_Your goal_.
Look below for the line holding "Data and algorithmic bias fundamentals" and the line holding "Boratto and Marras". Transcribe exactly those lines and all lines between them, nothing more.
○ ○ ○ ○ ○
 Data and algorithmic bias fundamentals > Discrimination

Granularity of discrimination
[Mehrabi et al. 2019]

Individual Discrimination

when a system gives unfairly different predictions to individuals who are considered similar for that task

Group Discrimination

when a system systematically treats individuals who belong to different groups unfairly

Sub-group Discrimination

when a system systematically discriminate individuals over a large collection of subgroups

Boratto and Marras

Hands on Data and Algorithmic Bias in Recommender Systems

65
○ ○ ○ ○ ○
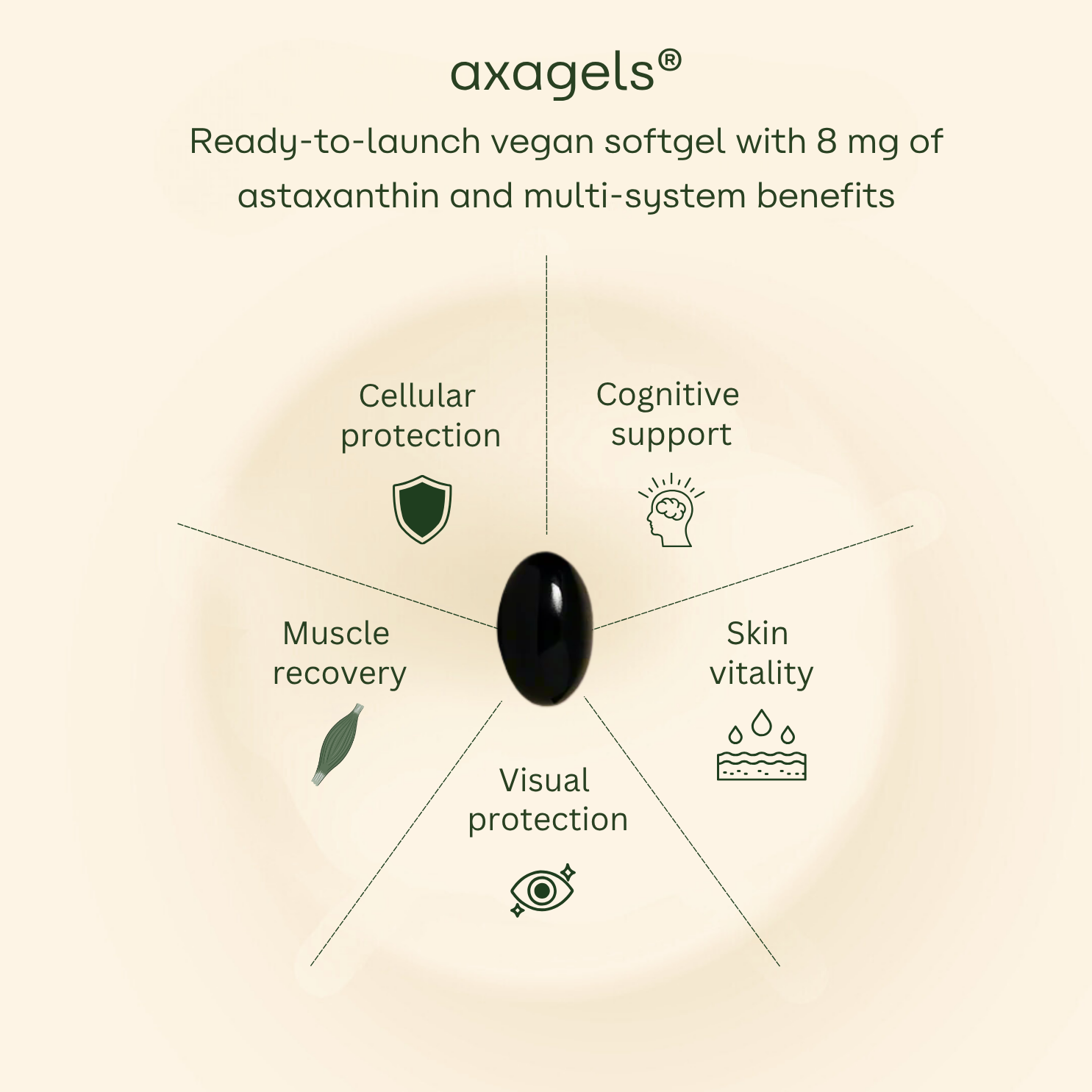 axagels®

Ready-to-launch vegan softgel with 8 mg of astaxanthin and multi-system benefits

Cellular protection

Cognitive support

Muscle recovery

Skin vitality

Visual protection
○ ○ ○ ○ ○
_Output below_.
 Data and algorithmic bias fundamentals > Discrimination

Granularity of discrimination
[Mehrabi et al. 2019]

Individual Discrimination

when a system gives unfairly different predictions to individuals who are considered similar for that task

Group Discrimination

when a system systematically treats individuals who belong to different groups unfairly

Sub-group Discrimination

when a system systematically discriminate individuals over a large collection of subgroups

Boratto and Marras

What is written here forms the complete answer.